[Records from a collection]
--*--
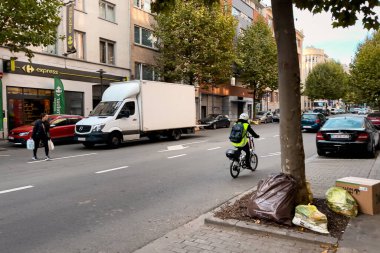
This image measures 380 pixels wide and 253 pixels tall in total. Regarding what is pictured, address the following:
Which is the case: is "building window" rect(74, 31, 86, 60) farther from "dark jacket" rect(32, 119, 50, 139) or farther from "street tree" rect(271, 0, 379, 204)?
"street tree" rect(271, 0, 379, 204)

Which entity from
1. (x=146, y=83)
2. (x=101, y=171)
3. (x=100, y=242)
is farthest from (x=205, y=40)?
(x=100, y=242)

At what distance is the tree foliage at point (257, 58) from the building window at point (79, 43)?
20.0m

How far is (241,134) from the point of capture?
952cm

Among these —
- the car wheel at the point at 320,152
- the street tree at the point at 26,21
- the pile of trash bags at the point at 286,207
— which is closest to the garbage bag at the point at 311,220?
the pile of trash bags at the point at 286,207

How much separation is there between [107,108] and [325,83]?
64.4 meters

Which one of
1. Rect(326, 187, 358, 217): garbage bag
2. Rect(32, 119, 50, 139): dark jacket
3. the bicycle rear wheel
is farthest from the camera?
Rect(32, 119, 50, 139): dark jacket

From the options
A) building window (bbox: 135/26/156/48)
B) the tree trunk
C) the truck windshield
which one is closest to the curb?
the tree trunk

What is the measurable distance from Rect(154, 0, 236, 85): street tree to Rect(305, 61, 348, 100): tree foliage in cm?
4799

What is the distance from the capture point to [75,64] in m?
25.6

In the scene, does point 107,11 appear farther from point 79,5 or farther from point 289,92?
point 289,92

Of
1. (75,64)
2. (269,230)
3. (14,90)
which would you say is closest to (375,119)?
(75,64)

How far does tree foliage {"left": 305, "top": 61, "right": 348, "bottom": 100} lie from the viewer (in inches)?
2926

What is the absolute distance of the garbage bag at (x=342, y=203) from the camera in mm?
Result: 5625

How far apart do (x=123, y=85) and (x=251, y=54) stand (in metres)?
27.3
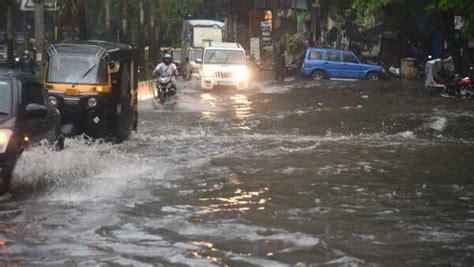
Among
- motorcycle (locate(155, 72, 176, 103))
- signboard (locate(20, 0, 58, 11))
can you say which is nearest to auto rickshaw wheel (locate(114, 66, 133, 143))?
signboard (locate(20, 0, 58, 11))

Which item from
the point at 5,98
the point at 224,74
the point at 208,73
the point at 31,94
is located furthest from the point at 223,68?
the point at 5,98

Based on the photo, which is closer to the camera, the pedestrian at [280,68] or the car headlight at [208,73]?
the car headlight at [208,73]

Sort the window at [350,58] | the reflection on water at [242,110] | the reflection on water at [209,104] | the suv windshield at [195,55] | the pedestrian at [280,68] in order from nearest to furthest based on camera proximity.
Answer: the reflection on water at [242,110], the reflection on water at [209,104], the window at [350,58], the pedestrian at [280,68], the suv windshield at [195,55]

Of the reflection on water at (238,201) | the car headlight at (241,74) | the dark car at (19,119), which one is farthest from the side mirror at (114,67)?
the car headlight at (241,74)

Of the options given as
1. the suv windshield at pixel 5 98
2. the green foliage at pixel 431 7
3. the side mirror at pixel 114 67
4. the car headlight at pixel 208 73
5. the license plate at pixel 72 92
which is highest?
the green foliage at pixel 431 7

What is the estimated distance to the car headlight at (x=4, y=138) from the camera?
29.8ft

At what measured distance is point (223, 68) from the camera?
30.9m

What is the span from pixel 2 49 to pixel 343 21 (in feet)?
81.7

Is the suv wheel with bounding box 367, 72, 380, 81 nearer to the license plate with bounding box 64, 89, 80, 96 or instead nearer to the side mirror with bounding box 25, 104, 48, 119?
the license plate with bounding box 64, 89, 80, 96

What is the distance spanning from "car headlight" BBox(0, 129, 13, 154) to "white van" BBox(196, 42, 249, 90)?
21.8 m

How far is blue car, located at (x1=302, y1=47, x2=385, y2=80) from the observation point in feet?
129

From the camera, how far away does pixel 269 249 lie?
7266 millimetres

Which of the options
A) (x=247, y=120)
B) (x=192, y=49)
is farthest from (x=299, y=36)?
(x=247, y=120)

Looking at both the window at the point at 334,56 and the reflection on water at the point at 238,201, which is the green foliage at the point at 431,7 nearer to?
the window at the point at 334,56
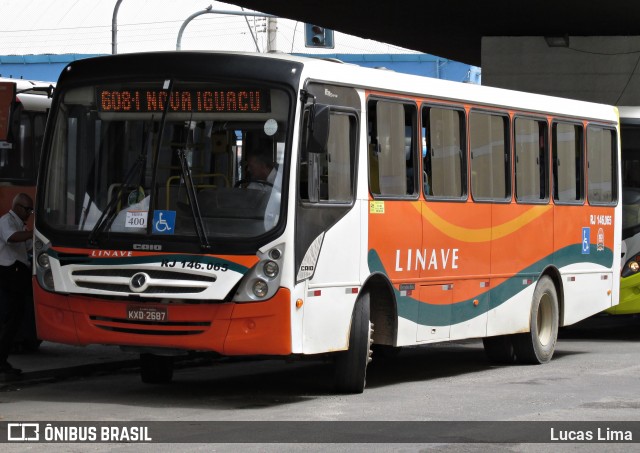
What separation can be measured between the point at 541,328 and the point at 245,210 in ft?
19.8

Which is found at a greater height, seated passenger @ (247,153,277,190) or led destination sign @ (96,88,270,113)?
led destination sign @ (96,88,270,113)

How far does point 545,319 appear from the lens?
1683 cm

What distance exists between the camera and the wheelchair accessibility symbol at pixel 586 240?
693 inches

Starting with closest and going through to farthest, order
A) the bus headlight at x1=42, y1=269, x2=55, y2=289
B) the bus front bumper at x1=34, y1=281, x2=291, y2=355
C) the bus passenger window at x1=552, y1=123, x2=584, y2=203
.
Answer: the bus front bumper at x1=34, y1=281, x2=291, y2=355 < the bus headlight at x1=42, y1=269, x2=55, y2=289 < the bus passenger window at x1=552, y1=123, x2=584, y2=203

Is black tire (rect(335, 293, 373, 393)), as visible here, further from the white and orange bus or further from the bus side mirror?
the bus side mirror

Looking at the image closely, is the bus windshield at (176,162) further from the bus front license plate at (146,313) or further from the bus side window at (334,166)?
A: the bus front license plate at (146,313)

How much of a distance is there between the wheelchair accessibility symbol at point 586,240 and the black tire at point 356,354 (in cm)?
545

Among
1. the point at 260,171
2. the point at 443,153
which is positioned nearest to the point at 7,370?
the point at 260,171

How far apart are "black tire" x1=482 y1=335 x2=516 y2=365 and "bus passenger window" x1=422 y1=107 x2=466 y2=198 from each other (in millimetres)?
2473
--*--
## WHAT YOU NEED TO DO
Extract the stretch of the material from the line containing "Looking at both" through the end, reproducing each line verbatim but omitting the pictures.

## PROBLEM SOLUTION
Looking at both the window at the point at 334,56 and the reflection on water at the point at 238,201, which is the green foliage at the point at 431,7 nearer to?
the window at the point at 334,56
What separation can be measured between the point at 541,328 and the point at 245,210 in ft?
19.8

Which is found at a greater height, seated passenger @ (247,153,277,190) or led destination sign @ (96,88,270,113)?
led destination sign @ (96,88,270,113)

How far does point 545,319 appear from the lens?
1683 cm

What distance exists between the camera and the wheelchair accessibility symbol at pixel 586 240?
693 inches

Starting with closest and going through to farthest, order
A) the bus headlight at x1=42, y1=269, x2=55, y2=289
B) the bus front bumper at x1=34, y1=281, x2=291, y2=355
C) the bus passenger window at x1=552, y1=123, x2=584, y2=203
.
Answer: the bus front bumper at x1=34, y1=281, x2=291, y2=355 < the bus headlight at x1=42, y1=269, x2=55, y2=289 < the bus passenger window at x1=552, y1=123, x2=584, y2=203

Is black tire (rect(335, 293, 373, 393)), as visible here, further from the white and orange bus or further from the bus side mirror?
the bus side mirror

Looking at the image closely, is the bus windshield at (176,162) further from the bus front license plate at (146,313) or further from the bus side window at (334,166)?
A: the bus front license plate at (146,313)

How much of a distance is there between the wheelchair accessibility symbol at point 586,240 and the black tire at point 356,354 (in cm)?
545

Among
1. the point at 260,171
2. the point at 443,153
which is positioned nearest to the point at 7,370?
the point at 260,171

How far apart are "black tire" x1=482 y1=335 x2=516 y2=365 and "bus passenger window" x1=422 y1=107 x2=466 y2=198 from each other (in millimetres)?
2473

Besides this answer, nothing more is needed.